Police are investigating after a mob of villagers in Preah Vihear province let fly with fence posts in a clash with environmental officials following a logging bust, leaving the chief of Prey Preah Roka Wildlife Sanctuary with a serious head injury.
According to accounts, some 300 to 400 people from Po village in Tbeng Meanchey district’s Po commune were present during the Friday-night skirmish, which left 42-year-old sanctuary Director Yan Bunsoeung with a wound near his right ear. However, the events leading up to the violence are disputed, with a villager alleging the officials struck the first blow.
According to the officials’ version, the violence arose in response to a logging bust in a nearby forest, where about half a dozen rangers intercepted eight tractors hauling wood in the late afternoon.
The chief of the Provincial Environment Department, Ear Sokha, said the officials stopped the loggers’ vehicles but, as they were outnumbered, allowed them to continue to the village after they ditched the timber.
Sokha said the officials then followed the men, who he alleged called in backup.
“When they got close to the village, around 200 metres away, they gathered about 300 people and used violence,” Sokha said. “They took out the sticks that are used for fences and threw them towards the officials, hitting [Bunsoeung] on the head.”
Sokha, who said scenes of the clash were captured in mobile phone videos, which he declined to provide, said a few other officials received minor injuries and claimed the sanctuary director was lucky to survive.
“If it had hit him just a finger’s width higher, he would have died,” he said. “We know the suspects and those involved.”
However, witness and Po village resident Pa Sophal described a different version of events in an interview by phone yesterday.
Sophal said there were seven, not eight, trucks driven by loggers, which he said became stuck in mud near the village.
He said the drivers had “agreed” with officials to ditch the timber and return home, though tension heightened later in the evening when, at around 8pm, Bunsoeung and the team returned and allegedly assaulted some of the men after trying to elicit bribes.
“The environmental chief came in a car, drunk, with a karaoke girl,” Sophal said, claiming the officer threatened to seize the tractors unless a bribe was paid.

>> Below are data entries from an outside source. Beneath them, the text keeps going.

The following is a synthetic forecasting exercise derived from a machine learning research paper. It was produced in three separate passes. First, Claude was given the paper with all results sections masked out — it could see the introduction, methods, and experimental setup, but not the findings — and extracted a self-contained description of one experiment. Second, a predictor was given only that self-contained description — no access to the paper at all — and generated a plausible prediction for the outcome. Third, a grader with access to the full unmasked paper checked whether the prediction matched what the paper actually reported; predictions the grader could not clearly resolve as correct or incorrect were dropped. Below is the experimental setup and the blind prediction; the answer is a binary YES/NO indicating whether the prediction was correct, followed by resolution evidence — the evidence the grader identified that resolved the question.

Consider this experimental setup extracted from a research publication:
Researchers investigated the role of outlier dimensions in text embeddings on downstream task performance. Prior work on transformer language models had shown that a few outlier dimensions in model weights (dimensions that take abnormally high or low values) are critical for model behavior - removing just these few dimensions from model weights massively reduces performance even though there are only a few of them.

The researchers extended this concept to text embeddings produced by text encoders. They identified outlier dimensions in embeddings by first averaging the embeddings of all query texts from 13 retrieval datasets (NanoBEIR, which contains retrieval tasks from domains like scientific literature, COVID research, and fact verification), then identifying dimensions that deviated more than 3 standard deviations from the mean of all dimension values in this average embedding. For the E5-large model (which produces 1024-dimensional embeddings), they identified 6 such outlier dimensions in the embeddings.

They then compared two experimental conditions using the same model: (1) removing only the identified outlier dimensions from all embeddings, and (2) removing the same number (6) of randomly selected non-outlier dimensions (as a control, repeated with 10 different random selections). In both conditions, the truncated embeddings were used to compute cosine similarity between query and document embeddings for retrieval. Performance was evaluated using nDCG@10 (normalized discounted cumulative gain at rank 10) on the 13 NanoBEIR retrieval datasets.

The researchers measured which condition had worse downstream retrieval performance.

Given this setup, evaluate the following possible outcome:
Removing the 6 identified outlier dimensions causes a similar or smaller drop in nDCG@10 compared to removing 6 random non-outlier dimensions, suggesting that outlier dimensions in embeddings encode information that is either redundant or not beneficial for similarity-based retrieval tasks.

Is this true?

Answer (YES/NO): YES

“They agreed to pay between $75 and $100, but the officials did not agree because it was too little. At the same time, one truck driver tried to get his truck, but he was beaten by the officials, who hit, kicked and handcuffed him and put him in the mud.”
A photo from the village showed a local man with a bloodied face with handcuffs on one wrist.
Sophal claimed “two or three” other men were also assaulted by the officials, claiming the alleged violence inflicted by the officials and a growing frustration with logging-related extortion set villagers off.
“When the villager handcuffed in the mud cried out, people just came in. Some used sticks to throw at them, but we didn’t know who was hit because there were 300 to 400 people,” he said.
Deputy Tbeng Meanchey District Police Chief Som Hai said officers had questioned two of the tractor drivers, who claimed not to be involved, adding he expected the environmental officials to file a complaint over the incident.
“We are investigating the case,” he said.